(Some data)
■ ■ ■ ■ ■

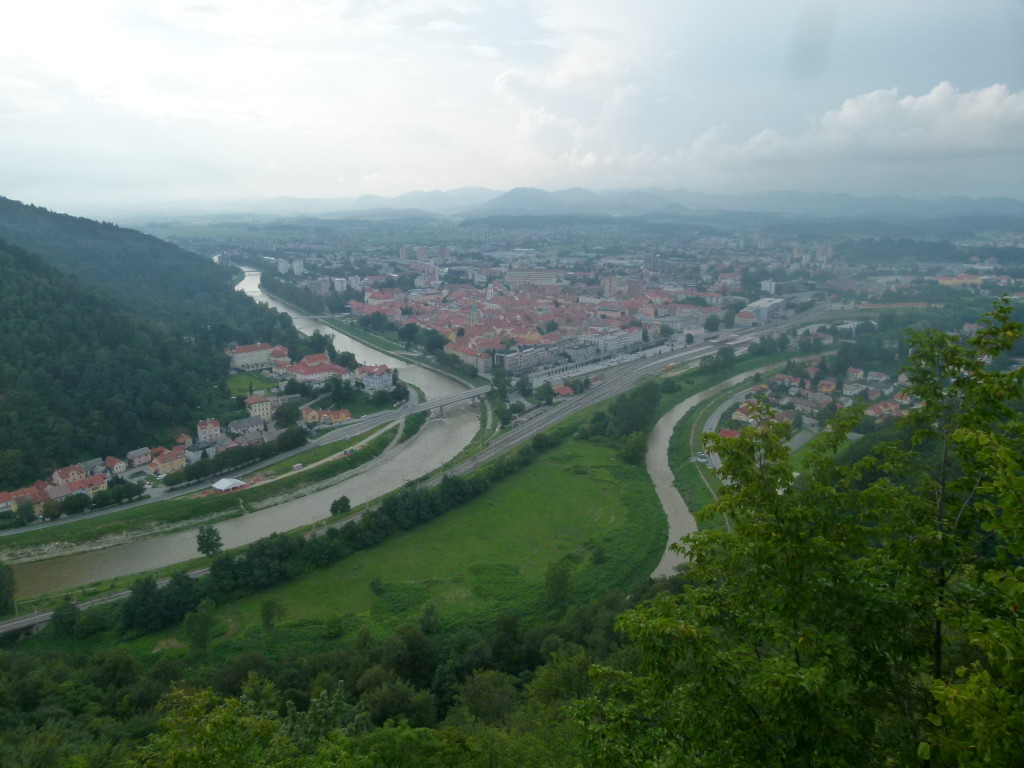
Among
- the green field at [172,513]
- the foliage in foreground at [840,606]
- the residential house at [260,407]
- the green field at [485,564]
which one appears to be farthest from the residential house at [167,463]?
the foliage in foreground at [840,606]

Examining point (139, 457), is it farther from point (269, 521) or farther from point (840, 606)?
point (840, 606)

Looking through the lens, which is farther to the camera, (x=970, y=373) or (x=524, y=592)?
(x=524, y=592)

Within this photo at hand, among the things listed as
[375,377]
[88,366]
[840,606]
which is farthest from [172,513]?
[840,606]

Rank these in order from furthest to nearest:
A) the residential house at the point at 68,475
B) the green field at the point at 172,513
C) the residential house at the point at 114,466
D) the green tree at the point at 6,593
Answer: the residential house at the point at 114,466, the residential house at the point at 68,475, the green field at the point at 172,513, the green tree at the point at 6,593

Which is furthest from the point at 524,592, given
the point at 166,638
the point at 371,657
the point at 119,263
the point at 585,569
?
the point at 119,263

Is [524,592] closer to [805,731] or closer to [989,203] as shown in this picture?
[805,731]

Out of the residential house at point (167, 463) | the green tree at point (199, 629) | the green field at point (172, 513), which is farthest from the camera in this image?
the residential house at point (167, 463)

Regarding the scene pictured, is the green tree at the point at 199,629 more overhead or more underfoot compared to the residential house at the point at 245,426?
more underfoot

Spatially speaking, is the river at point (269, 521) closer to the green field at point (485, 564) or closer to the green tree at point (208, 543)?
the green tree at point (208, 543)
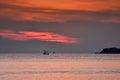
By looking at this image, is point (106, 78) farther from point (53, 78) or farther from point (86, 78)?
point (53, 78)

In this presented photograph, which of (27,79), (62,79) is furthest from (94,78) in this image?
(27,79)

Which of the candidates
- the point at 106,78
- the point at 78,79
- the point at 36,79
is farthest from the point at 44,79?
the point at 106,78

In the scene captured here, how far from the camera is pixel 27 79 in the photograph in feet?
214

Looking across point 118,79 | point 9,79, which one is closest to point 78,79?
point 118,79

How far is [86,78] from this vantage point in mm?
66875

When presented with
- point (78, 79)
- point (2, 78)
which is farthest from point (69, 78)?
point (2, 78)

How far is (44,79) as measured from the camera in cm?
6494

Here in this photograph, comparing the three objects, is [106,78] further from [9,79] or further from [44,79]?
[9,79]

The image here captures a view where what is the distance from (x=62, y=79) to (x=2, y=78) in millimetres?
9700

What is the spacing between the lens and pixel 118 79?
213 feet

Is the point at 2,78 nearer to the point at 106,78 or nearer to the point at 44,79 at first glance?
the point at 44,79

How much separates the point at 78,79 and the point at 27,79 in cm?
801

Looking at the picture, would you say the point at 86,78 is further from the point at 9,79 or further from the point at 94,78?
the point at 9,79

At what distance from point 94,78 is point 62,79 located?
18.8 ft
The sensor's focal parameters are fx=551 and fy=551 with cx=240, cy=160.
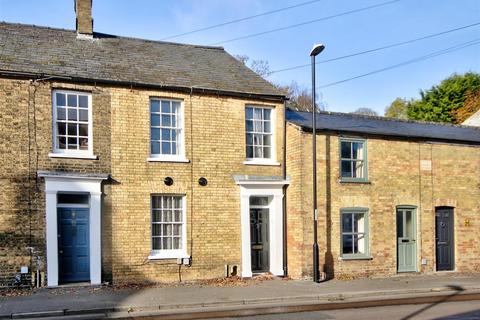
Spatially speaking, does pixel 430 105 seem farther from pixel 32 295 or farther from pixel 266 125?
pixel 32 295

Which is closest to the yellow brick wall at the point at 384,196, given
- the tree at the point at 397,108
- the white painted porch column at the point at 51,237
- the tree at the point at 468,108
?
the white painted porch column at the point at 51,237

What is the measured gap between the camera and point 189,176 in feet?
57.0

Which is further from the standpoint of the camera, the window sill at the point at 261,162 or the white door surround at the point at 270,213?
the window sill at the point at 261,162

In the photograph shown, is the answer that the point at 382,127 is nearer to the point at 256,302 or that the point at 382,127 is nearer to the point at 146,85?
the point at 146,85

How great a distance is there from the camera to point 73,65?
16.6 m

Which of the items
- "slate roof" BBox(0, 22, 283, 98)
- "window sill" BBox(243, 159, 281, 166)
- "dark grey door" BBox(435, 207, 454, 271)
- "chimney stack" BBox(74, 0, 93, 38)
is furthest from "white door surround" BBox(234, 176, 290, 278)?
"chimney stack" BBox(74, 0, 93, 38)

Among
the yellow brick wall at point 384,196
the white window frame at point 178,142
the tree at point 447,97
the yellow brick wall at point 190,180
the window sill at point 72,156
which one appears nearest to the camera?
the window sill at point 72,156

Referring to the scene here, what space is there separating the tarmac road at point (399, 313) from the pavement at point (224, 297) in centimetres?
68

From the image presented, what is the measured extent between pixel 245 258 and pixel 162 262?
2745 millimetres

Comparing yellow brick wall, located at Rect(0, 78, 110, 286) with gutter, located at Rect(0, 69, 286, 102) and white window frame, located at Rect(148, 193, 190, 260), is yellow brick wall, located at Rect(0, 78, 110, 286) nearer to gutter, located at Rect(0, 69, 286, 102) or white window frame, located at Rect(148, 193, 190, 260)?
gutter, located at Rect(0, 69, 286, 102)

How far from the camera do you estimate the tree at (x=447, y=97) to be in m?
47.2

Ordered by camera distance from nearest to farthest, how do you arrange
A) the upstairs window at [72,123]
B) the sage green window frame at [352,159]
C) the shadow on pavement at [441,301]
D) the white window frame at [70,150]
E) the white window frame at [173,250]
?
the shadow on pavement at [441,301] < the white window frame at [70,150] < the upstairs window at [72,123] < the white window frame at [173,250] < the sage green window frame at [352,159]

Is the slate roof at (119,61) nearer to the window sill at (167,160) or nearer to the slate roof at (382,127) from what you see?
the slate roof at (382,127)

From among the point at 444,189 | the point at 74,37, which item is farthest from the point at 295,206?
the point at 74,37
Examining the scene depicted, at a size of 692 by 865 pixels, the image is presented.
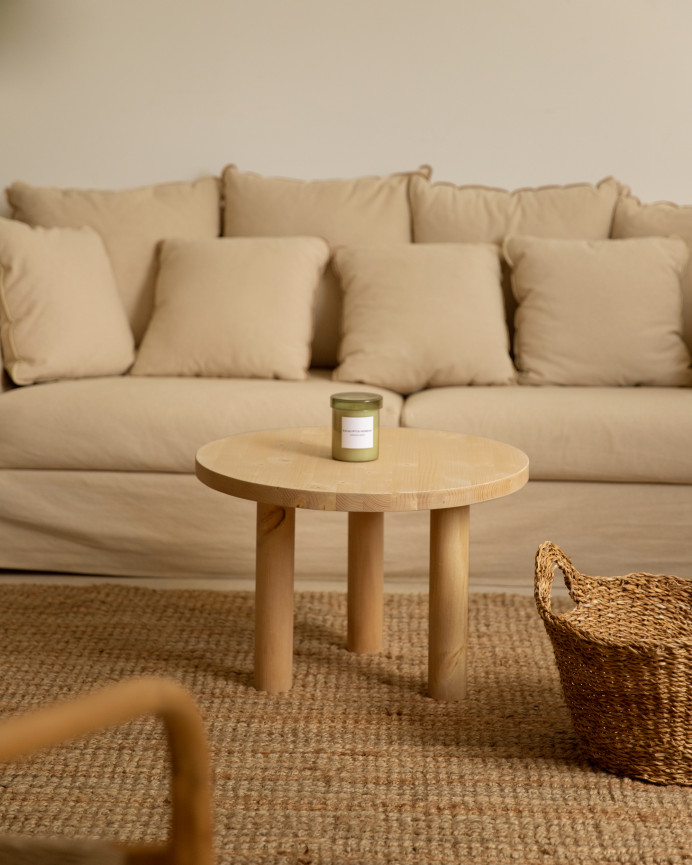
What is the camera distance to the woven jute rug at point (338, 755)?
1364 mm

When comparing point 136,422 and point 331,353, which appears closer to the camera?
point 136,422

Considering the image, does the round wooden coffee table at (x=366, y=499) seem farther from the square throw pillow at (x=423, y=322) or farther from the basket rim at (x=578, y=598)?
the square throw pillow at (x=423, y=322)

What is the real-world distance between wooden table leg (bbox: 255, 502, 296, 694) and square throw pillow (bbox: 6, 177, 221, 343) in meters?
1.39

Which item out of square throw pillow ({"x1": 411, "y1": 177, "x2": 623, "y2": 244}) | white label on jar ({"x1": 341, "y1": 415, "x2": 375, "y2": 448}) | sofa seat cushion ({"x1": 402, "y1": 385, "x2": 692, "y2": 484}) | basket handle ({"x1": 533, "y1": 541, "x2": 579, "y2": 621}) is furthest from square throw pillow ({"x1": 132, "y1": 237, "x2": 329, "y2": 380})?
basket handle ({"x1": 533, "y1": 541, "x2": 579, "y2": 621})

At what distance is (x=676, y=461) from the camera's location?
229 centimetres

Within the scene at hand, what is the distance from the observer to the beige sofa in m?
2.35

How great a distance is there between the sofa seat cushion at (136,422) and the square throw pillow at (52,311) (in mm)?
205

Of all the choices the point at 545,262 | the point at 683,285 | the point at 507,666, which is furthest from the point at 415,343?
the point at 507,666

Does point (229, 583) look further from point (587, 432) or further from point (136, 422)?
point (587, 432)

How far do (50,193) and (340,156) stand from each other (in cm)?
95

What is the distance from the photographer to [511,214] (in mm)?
2918

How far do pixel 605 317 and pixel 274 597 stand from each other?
4.53 feet

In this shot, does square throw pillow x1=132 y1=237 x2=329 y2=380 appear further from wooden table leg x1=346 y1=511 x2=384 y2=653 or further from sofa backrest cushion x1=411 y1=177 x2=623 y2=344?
wooden table leg x1=346 y1=511 x2=384 y2=653

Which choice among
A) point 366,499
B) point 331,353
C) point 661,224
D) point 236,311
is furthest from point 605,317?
point 366,499
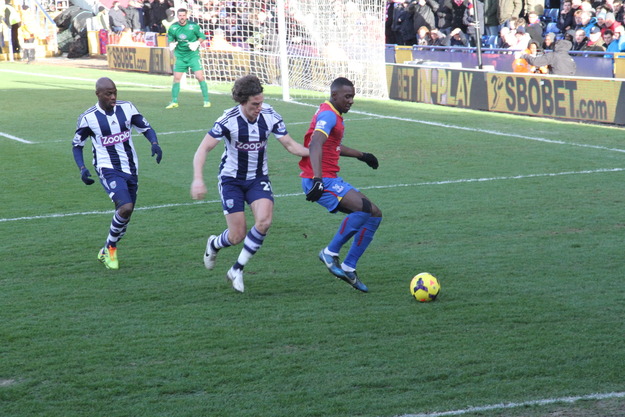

■ ■ ■ ■ ■

### Requirements
Number every line of the data above as a list, skipping the blank lines. Leave the pictures out.

### Exercise solution
1. Among
2. - the green field at [172,513]
3. - the foliage in foreground at [840,606]
4. - the residential house at [260,407]
5. - the green field at [485,564]
6. which one appears to be farthest from the residential house at [167,463]?
7. the foliage in foreground at [840,606]
8. Examining point (139, 457), is it farther from point (269, 521) or farther from point (840, 606)?
9. point (840, 606)
10. Looking through the lens, which is farther to the camera, (x=970, y=373) or (x=524, y=592)?
11. (x=524, y=592)
12. Within this photo at hand, among the things listed as
13. [375,377]
14. [88,366]
15. [840,606]
16. which is farthest from [172,513]?
17. [840,606]
18. Rank these in order from furthest to nearest:
19. A) the residential house at the point at 68,475
20. B) the green field at the point at 172,513
21. C) the residential house at the point at 114,466
22. D) the green tree at the point at 6,593
23. Answer: the residential house at the point at 114,466, the residential house at the point at 68,475, the green field at the point at 172,513, the green tree at the point at 6,593
24. Which is furthest from the point at 524,592, given
25. the point at 166,638
26. the point at 371,657
27. the point at 119,263
28. the point at 585,569
29. ?
30. the point at 119,263
31. Is [524,592] closer to [805,731] or closer to [989,203] as shown in this picture?
32. [805,731]
33. Out of the residential house at point (167, 463) | the green tree at point (199, 629) | the green field at point (172, 513), which is farthest from the camera in this image?
34. the residential house at point (167, 463)
35. Regarding the scene pictured, is the green tree at the point at 199,629 more overhead or more underfoot compared to the residential house at the point at 245,426?
36. more underfoot
37. Spatially speaking, is the river at point (269, 521) closer to the green field at point (485, 564) or closer to the green tree at point (208, 543)?
38. the green tree at point (208, 543)
39. By looking at this image, is point (106, 78) farther from point (53, 78) or farther from point (86, 78)?
40. point (53, 78)
41. In this presented photograph, which of (27,79), (62,79) is furthest from (94,78) in this image?
42. (27,79)
43. Which of the candidates
44. - the point at 106,78
45. - the point at 78,79
46. - the point at 36,79
47. is farthest from the point at 44,79?
48. the point at 106,78
49. In the scene captured here, how far from the camera is pixel 27 79 in the photograph in feet?
50. 214
51. Looking across point 118,79 | point 9,79, which one is closest to point 78,79?
52. point 118,79
53. How far is [86,78] from this vantage point in mm?
54. 66875
55. When presented with
56. - point (78, 79)
57. - point (2, 78)
58. which is farthest from point (69, 78)?
59. point (2, 78)
60. How far is (44,79) as measured from the camera in cm?
61. 6494
62. Here in this photograph, comparing the three objects, is [106,78] further from [9,79] or further from [44,79]?
63. [9,79]
64. The image here captures a view where what is the distance from (x=62, y=79) to (x=2, y=78) in millimetres?
65. 9700
66. What is the spacing between the lens and pixel 118 79?
67. 213 feet
68. Is the point at 2,78 nearer to the point at 106,78 or nearer to the point at 44,79 at first glance?
69. the point at 44,79
70. How much separates the point at 78,79 and the point at 27,79 in cm?
71. 801
72. Looking at the picture, would you say the point at 86,78 is further from the point at 9,79 or further from the point at 94,78?
73. the point at 9,79
74. At what distance from point 94,78 is point 62,79 located?
75. 18.8 ft
76. The sensor's focal parameters are fx=551 and fy=551 with cx=240, cy=160.
77. Spatially speaking, does pixel 430 105 seem farther from pixel 32 295 or farther from pixel 266 125?
78. pixel 32 295
79. Which is closest to the yellow brick wall at the point at 384,196, given
80. - the tree at the point at 397,108
81. - the white painted porch column at the point at 51,237
82. - the tree at the point at 468,108
83. ?
84. the white painted porch column at the point at 51,237
85. What is the measured gap between the camera and point 189,176 in feet?
86. 57.0
87. Which is further from the standpoint of the camera, the window sill at the point at 261,162 or the white door surround at the point at 270,213?
88. the window sill at the point at 261,162
89. In the photograph shown, is the answer that the point at 382,127 is nearer to the point at 256,302 or that the point at 382,127 is nearer to the point at 146,85?
90. the point at 146,85
91. How great a distance is there from the camera to point 73,65?
92. 16.6 m
93. Which of the items
94. - "slate roof" BBox(0, 22, 283, 98)
95. - "window sill" BBox(243, 159, 281, 166)
96. - "dark grey door" BBox(435, 207, 454, 271)
97. - "chimney stack" BBox(74, 0, 93, 38)
98. is furthest from "white door surround" BBox(234, 176, 290, 278)?
99. "chimney stack" BBox(74, 0, 93, 38)
100. Among
101. the yellow brick wall at point 384,196
102. the white window frame at point 178,142
103. the tree at point 447,97
104. the yellow brick wall at point 190,180
105. the window sill at point 72,156
106. which one appears nearest to the camera?
107. the window sill at point 72,156
108. Referring to the scene here, what space is there separating the tarmac road at point (399, 313) from the pavement at point (224, 297) in centimetres?
109. 68
110. From the image presented, what is the measured extent between pixel 245 258 and pixel 162 262?
111. 2745 millimetres
112. Comparing yellow brick wall, located at Rect(0, 78, 110, 286) with gutter, located at Rect(0, 69, 286, 102) and white window frame, located at Rect(148, 193, 190, 260), is yellow brick wall, located at Rect(0, 78, 110, 286) nearer to gutter, located at Rect(0, 69, 286, 102) or white window frame, located at Rect(148, 193, 190, 260)?
113. gutter, located at Rect(0, 69, 286, 102)
114. How far from the camera do you estimate the tree at (x=447, y=97) to be in m?
115. 47.2
116. Ordered by camera distance from nearest to farthest, how do you arrange
117. A) the upstairs window at [72,123]
118. B) the sage green window frame at [352,159]
119. C) the shadow on pavement at [441,301]
120. D) the white window frame at [70,150]
121. E) the white window frame at [173,250]
122. ?
123. the shadow on pavement at [441,301] < the white window frame at [70,150] < the upstairs window at [72,123] < the white window frame at [173,250] < the sage green window frame at [352,159]
124. Is the slate roof at (119,61) nearer to the window sill at (167,160) or nearer to the slate roof at (382,127) from what you see?
125. the slate roof at (382,127)
126. From among the point at 444,189 | the point at 74,37, which item is farthest from the point at 295,206?
127. the point at 74,37
128. Examining the scene depicted, at a size of 692 by 865 pixels, the image is presented.
129. What is the camera distance to the woven jute rug at point (338, 755)?
130. 1364 mm
131. When comparing point 136,422 and point 331,353, which appears closer to the camera?
132. point 136,422
133. Considering the image, does the round wooden coffee table at (x=366, y=499) seem farther from the square throw pillow at (x=423, y=322) or farther from the basket rim at (x=578, y=598)?
134. the square throw pillow at (x=423, y=322)
135. What is the real-world distance between wooden table leg (bbox: 255, 502, 296, 694) and square throw pillow (bbox: 6, 177, 221, 343) in meters?
136. 1.39
137. Which item out of square throw pillow ({"x1": 411, "y1": 177, "x2": 623, "y2": 244}) | white label on jar ({"x1": 341, "y1": 415, "x2": 375, "y2": 448}) | sofa seat cushion ({"x1": 402, "y1": 385, "x2": 692, "y2": 484}) | basket handle ({"x1": 533, "y1": 541, "x2": 579, "y2": 621}) is furthest from square throw pillow ({"x1": 132, "y1": 237, "x2": 329, "y2": 380})?
138. basket handle ({"x1": 533, "y1": 541, "x2": 579, "y2": 621})
139. At what distance is (x=676, y=461) from the camera's location?
140. 229 centimetres
141. Within the scene at hand, what is the distance from the observer to the beige sofa in m?
142. 2.35
143. How great a distance is there between the sofa seat cushion at (136,422) and the square throw pillow at (52,311) (in mm)?
144. 205
145. Of all the choices the point at 545,262 | the point at 683,285 | the point at 507,666, which is furthest from the point at 415,343?
146. the point at 507,666
147. Does point (229, 583) look further from point (587, 432) or further from point (136, 422)?
148. point (587, 432)
149. How far do (50,193) and (340,156) stand from each other (in cm)?
150. 95
151. What is the distance from the photographer to [511,214] (in mm)?
152. 2918
153. How far do pixel 605 317 and pixel 274 597 stand from each other?
154. 4.53 feet
155. In this shot, does square throw pillow x1=132 y1=237 x2=329 y2=380 appear further from wooden table leg x1=346 y1=511 x2=384 y2=653 or further from sofa backrest cushion x1=411 y1=177 x2=623 y2=344?
156. wooden table leg x1=346 y1=511 x2=384 y2=653
157. Which choice among
158. A) point 366,499
159. B) point 331,353
160. C) point 661,224
161. D) point 236,311
162. is furthest from point 605,317?
163. point 366,499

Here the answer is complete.